- **EXERCISE GOAL**
Please pick out every line in the data below that contains the word "judging" and copy each of those lines in full.

- **DATA PROVIDED**
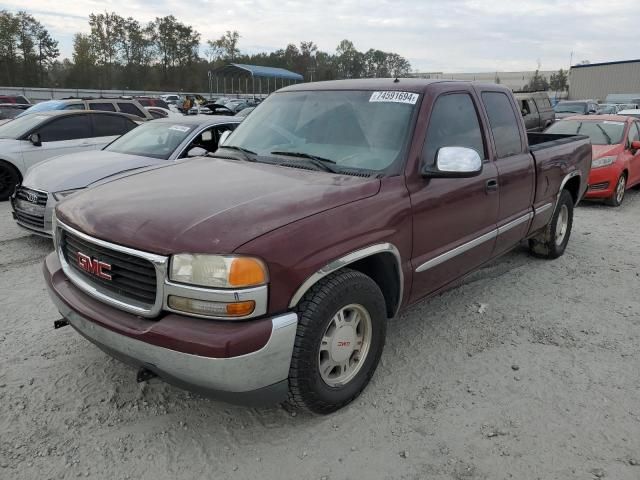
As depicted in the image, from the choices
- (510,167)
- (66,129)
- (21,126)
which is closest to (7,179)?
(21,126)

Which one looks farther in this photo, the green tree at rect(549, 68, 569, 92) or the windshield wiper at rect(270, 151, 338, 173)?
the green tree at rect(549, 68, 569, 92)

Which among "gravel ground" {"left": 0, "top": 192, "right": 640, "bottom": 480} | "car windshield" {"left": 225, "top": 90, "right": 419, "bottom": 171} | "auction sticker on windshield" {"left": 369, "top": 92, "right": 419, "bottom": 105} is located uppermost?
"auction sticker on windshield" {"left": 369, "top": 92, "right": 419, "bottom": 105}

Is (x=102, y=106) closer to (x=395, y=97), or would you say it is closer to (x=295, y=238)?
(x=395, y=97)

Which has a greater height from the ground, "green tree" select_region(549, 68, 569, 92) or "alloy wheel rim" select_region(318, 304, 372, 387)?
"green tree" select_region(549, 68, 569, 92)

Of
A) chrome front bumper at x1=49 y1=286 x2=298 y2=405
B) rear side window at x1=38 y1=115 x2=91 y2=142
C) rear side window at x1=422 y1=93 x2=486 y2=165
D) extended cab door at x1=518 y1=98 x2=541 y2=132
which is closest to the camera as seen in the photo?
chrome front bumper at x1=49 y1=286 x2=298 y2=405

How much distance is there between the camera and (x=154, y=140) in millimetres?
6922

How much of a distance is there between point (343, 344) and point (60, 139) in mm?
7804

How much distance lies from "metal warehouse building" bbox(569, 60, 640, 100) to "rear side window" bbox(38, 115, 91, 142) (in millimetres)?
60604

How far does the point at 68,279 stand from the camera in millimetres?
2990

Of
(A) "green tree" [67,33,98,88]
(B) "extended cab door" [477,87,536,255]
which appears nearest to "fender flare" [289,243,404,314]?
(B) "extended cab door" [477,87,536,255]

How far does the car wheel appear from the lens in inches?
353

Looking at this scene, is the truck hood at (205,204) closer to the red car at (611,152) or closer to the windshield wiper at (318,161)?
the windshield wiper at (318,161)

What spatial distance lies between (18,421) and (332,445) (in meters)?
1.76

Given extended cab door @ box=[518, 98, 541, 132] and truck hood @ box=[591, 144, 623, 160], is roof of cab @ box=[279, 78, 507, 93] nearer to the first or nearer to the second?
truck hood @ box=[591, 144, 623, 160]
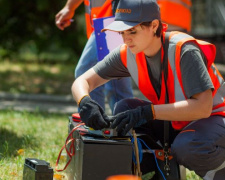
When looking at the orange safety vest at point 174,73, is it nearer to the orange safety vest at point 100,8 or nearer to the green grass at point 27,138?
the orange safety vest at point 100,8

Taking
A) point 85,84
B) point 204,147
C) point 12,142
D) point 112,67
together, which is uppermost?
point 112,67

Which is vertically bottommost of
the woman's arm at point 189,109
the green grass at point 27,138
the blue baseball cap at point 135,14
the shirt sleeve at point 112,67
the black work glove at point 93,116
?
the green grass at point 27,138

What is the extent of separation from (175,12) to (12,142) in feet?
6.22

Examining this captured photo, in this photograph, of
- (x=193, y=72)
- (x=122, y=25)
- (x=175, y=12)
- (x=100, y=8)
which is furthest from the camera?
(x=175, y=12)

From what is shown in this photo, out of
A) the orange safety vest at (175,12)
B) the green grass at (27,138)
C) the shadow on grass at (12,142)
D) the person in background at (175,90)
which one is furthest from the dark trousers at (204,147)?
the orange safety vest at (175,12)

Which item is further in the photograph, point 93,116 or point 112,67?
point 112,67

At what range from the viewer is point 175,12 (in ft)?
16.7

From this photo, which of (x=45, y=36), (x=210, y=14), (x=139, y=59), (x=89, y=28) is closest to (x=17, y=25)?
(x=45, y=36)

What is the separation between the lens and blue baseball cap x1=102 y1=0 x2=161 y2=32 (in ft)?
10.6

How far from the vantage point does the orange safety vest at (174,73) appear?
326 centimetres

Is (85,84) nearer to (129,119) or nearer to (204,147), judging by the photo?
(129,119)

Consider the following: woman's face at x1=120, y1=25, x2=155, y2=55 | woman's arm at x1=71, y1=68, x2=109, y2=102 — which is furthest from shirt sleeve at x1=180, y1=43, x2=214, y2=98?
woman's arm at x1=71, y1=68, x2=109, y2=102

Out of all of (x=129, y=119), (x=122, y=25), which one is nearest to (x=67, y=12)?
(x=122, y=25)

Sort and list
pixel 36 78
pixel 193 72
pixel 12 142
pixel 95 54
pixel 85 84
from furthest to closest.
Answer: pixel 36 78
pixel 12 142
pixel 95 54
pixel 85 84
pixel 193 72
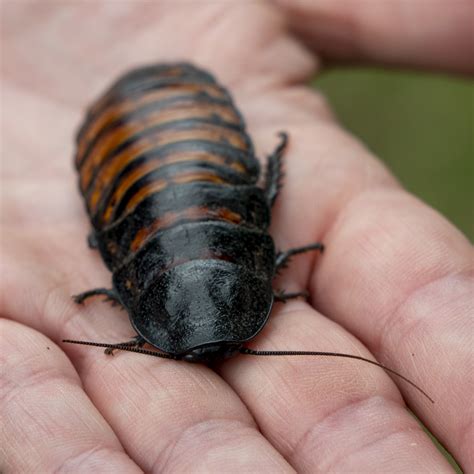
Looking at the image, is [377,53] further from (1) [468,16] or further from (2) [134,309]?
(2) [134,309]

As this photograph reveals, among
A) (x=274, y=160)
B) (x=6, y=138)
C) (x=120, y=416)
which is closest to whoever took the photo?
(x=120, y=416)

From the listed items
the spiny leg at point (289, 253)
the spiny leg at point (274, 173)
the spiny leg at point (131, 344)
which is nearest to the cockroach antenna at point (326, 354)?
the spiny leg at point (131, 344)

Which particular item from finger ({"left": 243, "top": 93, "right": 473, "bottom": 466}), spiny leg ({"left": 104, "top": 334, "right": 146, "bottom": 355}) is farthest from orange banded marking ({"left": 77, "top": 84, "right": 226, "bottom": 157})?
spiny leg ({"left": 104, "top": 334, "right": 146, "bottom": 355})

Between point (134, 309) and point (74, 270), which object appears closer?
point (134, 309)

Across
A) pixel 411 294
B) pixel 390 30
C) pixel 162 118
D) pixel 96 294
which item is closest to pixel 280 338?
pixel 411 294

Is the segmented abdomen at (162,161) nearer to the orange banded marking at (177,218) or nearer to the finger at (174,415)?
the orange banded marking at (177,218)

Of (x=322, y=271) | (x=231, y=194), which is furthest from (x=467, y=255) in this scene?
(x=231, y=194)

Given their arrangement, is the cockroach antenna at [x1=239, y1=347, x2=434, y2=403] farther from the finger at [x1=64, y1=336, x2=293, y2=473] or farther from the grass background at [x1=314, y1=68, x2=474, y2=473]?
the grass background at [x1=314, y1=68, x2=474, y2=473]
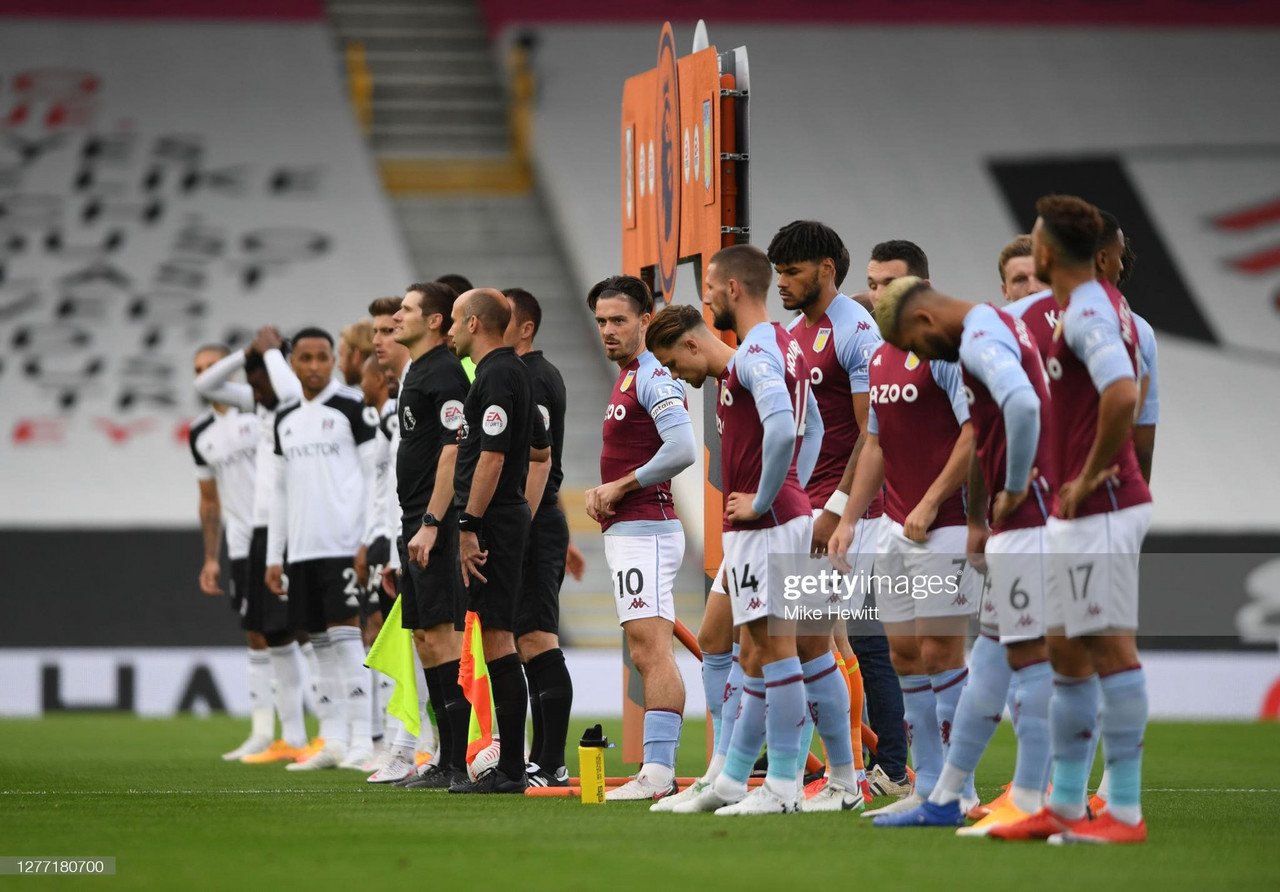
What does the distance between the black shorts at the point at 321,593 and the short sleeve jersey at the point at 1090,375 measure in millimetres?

* * *

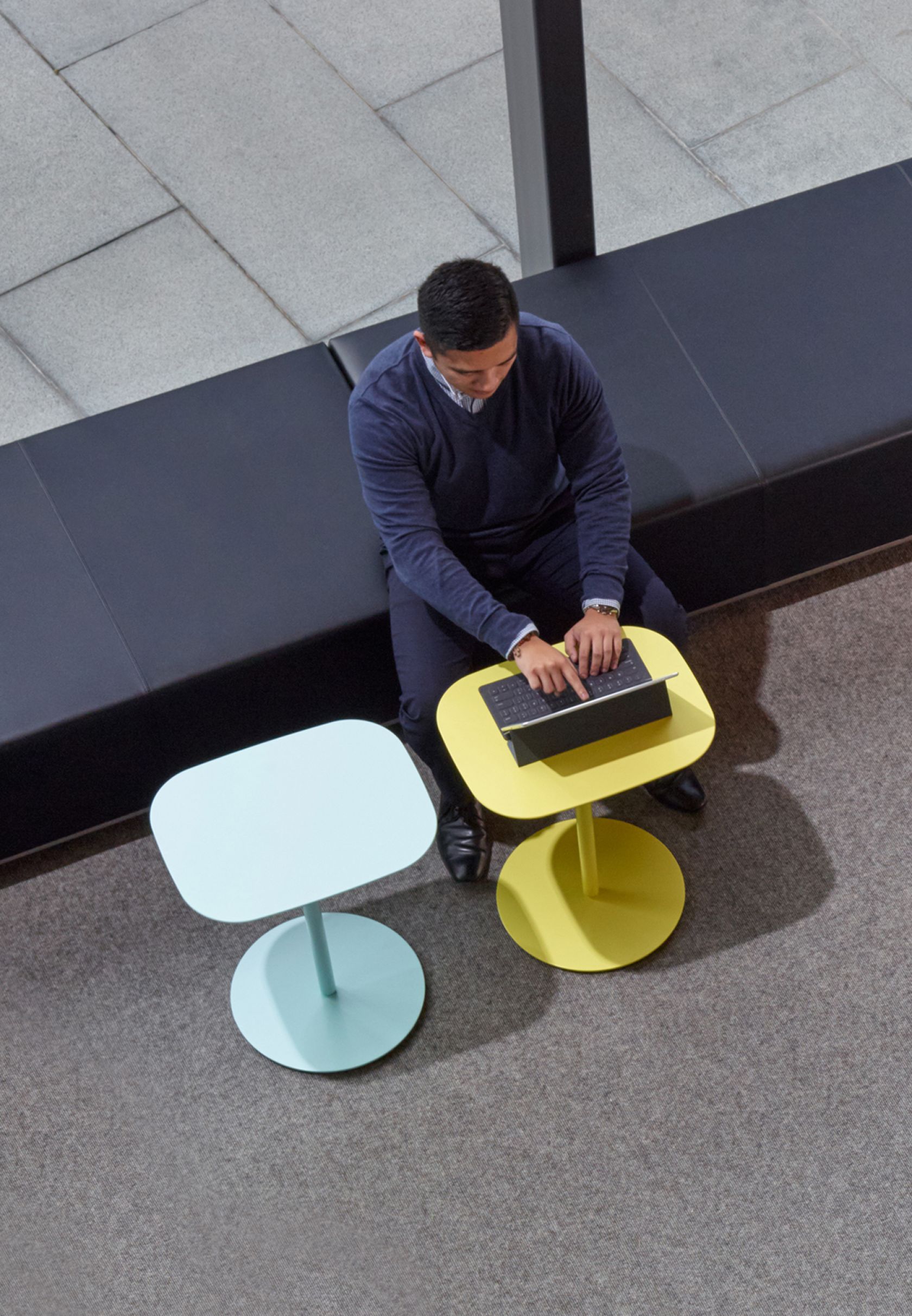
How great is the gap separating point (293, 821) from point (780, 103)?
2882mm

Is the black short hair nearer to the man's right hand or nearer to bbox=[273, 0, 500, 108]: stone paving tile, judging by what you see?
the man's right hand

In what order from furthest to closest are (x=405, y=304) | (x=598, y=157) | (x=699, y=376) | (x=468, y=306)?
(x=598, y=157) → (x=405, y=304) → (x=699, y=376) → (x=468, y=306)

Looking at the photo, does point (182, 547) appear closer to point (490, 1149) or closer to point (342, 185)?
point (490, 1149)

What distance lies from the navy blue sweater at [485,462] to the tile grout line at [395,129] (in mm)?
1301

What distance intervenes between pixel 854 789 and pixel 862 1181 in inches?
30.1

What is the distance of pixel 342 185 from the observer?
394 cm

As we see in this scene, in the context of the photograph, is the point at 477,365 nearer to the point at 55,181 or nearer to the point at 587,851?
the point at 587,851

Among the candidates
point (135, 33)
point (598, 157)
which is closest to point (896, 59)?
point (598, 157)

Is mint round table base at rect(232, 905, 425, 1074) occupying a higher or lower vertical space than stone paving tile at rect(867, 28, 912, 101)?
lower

- **EXERCISE RESULT**
Is (85,84) nearer to (129,119) or nearer to (204,147), judging by the photo?
Is the black short hair nearer to the man's right hand or nearer to bbox=[273, 0, 500, 108]: stone paving tile, judging by what you see?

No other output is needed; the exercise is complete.